## YOUR INSTRUCTIONS:
Copy word for word the rows from the line containing "As revealed in this shot, of" through the end of the rows, both ends included.

Rows from a data collection:
— Begin —

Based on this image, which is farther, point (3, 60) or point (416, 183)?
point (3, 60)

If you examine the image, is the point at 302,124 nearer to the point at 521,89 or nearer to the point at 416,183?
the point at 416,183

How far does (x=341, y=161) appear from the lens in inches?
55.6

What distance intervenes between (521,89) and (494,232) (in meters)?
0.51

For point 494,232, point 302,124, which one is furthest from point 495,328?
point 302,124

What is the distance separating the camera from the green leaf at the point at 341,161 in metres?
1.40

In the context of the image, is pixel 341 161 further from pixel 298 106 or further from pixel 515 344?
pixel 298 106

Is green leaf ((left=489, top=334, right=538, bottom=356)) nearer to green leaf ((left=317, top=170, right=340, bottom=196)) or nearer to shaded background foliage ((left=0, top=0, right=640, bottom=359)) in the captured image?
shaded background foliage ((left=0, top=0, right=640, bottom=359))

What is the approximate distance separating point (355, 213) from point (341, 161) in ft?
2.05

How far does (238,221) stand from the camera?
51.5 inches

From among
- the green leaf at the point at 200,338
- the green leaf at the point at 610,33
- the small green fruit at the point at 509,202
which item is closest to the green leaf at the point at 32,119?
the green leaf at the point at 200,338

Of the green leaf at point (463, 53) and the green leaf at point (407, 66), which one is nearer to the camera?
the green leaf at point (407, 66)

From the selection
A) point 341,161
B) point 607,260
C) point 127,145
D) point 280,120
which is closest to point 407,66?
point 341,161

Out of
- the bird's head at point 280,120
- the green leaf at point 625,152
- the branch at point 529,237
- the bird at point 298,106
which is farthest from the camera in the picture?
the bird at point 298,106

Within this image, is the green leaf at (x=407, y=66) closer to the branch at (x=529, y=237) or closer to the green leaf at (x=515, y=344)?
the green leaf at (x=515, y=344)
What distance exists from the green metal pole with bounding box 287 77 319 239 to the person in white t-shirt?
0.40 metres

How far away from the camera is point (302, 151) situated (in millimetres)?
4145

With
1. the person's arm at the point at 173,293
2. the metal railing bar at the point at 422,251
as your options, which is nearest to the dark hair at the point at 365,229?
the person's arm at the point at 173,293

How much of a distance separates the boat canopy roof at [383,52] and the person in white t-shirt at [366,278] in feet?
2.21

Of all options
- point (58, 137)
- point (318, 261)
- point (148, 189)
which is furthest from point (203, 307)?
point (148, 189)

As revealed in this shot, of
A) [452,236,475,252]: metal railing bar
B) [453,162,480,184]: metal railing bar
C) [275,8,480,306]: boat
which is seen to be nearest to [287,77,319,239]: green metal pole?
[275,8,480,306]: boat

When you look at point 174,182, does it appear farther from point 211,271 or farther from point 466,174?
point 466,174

— End —

## SOLUTION FOR THIS TASK:
As revealed in this shot, of
A) [452,236,475,252]: metal railing bar
B) [453,162,480,184]: metal railing bar
C) [275,8,480,306]: boat
which is seen to be nearest to [287,77,319,239]: green metal pole?
[275,8,480,306]: boat

When you look at point 174,182, does it appear farther from point 211,271 or farther from point 466,174?
point 466,174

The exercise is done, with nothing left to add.